NEWS BRIEFING
Religion and politics collide, canceling Israeli train service
The crisis erupted over the weekend after Prime Minister Benjamin Netanyahu, under pressure from ultra-Orthodox coalition partners, made an 11th-hour decision to halt routine railway repairs scheduled on Saturday, the Jewish Sabbath.
Orthodox Jewish law forbids work on the Sabbath, and a religious party in the coalition had threatened to quit the government unless Netanyahu halted the repairs.
Netanyahu's transport minister, Yisrael Katz, canceled a key train route on the Tel Aviv-Haifa line Sunday because of the delayed repairs. The government dispatched extra buses for some 90,000 affected commuters.
Netanyahu's office accused Katz, a senior figure in the ruling Likud Party, of orchestrating the crisis to undercut the prime minister.
Katz and Netanyahu's close relationship tanked last month when Katz, chairman of the Likud secretariat, held a vote to revoke some powers from Netanyahu to prevent him from being able to unilaterally appoint supporters to party positions.
Train maintenance work has long taken place on the Sabbath, without drawing the ire of the ultra-Orthodox.
But ultra-Orthodox news sites doggedly covered news of the Sabbath train work recently, and ultra-Orthodox constituents egged on their politicians on social media to do something to prevent it.
By evening, train service resumed and the tempest quieted down.
Nationalists overtake Merkel's party in German state election
The 3-year-old Alternative for Germany, or AfD, won 20.8 percent of votes in the election for the state legislature in Mecklenburg-Western Pomerania, home to 1.6 million of the country's 80 million people. Merkel's Christian Democrats polled 19 percent, their worst result yet in the state.
The center-left Social Democrats, who led the outgoing state government in a coalition with the conservatives, remained the strongest party with 30.6 percent support.
Sunday's regional vote was the first of five before a national election expected next September.
The International Union for the Conservation of Nature, or IUCN, cited illegal hunting in downgrading the status of the eastern gorilla on its Red List of Endangered Species.
The organization said an estimated 5,000 eastern gorillas remain in the wild, a decline of about 70 percent over the past 20 years.
For the gorillas of the Congo, where the majority of the population lives, conservation will be a struggle because of political instability, said primatologist Russell Mittermeier.
Oil pipeline protest turns violent in North Dakota
Morton County sheriff's office spokeswoman Donnell Preskey said four private security guards and two guard dogs were injured after several hundred protesters confronted construction crews Saturday afternoon at the site just outside the Standing Rock Sioux reservation. One of the security officers was taken to a Bismarck hospital for undisclosed injuries.
Tribe spokesman Steve Sitting Bear said protesters reported that six people were bitten by security dogs. At least 30 people were pepper-sprayed, he said. Preskey said authorities had no reports of protesters being injured.
Under pressure, S. Sudan OKs new peacekeepers
Sunday's announcement came after Security Council representatives met with South Sudan President Salva Kiir during a rare visit to the turbulent East African country.
The threat of an arms embargo loomed over the meeting, as the council has said it would pursue one if South Sudan didn't accept the additional peacekeepers.

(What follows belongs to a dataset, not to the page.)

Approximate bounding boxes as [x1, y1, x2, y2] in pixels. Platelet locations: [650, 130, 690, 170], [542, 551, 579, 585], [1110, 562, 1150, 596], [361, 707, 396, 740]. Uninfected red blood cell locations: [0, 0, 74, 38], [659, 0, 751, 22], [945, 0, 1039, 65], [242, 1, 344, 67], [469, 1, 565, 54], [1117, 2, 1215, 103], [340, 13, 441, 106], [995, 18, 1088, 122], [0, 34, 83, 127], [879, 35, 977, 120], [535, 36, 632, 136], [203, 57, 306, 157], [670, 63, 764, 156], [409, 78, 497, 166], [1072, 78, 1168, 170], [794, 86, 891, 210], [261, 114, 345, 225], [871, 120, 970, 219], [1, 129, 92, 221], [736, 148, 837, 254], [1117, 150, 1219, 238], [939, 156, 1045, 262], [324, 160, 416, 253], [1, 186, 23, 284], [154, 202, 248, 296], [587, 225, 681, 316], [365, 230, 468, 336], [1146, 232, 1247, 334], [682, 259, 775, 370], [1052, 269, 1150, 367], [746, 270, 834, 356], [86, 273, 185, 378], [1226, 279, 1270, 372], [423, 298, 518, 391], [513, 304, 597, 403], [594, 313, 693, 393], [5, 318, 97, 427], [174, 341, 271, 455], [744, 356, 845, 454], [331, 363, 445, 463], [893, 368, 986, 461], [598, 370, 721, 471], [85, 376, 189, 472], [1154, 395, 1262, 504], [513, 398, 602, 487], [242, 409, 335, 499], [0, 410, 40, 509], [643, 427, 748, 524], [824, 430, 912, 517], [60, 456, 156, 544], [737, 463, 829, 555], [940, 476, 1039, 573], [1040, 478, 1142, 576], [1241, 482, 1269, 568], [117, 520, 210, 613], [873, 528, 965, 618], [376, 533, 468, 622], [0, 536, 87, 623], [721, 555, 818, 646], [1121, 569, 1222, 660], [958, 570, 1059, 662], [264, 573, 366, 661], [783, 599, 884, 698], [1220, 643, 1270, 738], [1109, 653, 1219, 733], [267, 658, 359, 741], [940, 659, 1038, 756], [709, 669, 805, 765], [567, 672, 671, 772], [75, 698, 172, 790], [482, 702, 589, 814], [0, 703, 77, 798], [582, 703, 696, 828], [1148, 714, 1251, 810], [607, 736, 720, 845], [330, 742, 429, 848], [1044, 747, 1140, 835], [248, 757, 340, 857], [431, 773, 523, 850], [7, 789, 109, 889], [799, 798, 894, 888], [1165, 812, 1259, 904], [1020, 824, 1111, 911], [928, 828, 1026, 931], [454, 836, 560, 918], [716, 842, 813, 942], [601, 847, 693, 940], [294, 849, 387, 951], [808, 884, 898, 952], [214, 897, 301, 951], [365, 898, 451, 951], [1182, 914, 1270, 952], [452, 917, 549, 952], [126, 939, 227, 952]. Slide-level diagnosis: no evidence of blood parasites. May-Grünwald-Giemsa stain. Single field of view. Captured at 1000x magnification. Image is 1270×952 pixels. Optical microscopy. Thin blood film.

The U.N. already has 12,000 peacekeepers in the country, and South Sudan has been wary of giving it more authority.
Protecting civilians has become an even more critical issue after fighting erupted in the capital, Juba, in July, killing hundreds and sparking fears of a return to civil war.
Nigeria: Some in military are selling arms
to Boko Haram
The admission comes three weeks after Nigerian army officials said a military tribunal is trying 16 officers and enlisted personnel accused of offenses related to the fight against Boko Haram, including the theft and sale of ammunition.
President Muhammadu Buhari has blamed corruption for the deaths of thousands in the seven-year Islamic uprising that has killed more than 20,000.
Children who escaped Boko Haram are dying of starvation in refugee camps in the northeast, where the government is investigating the alleged theft of food aid.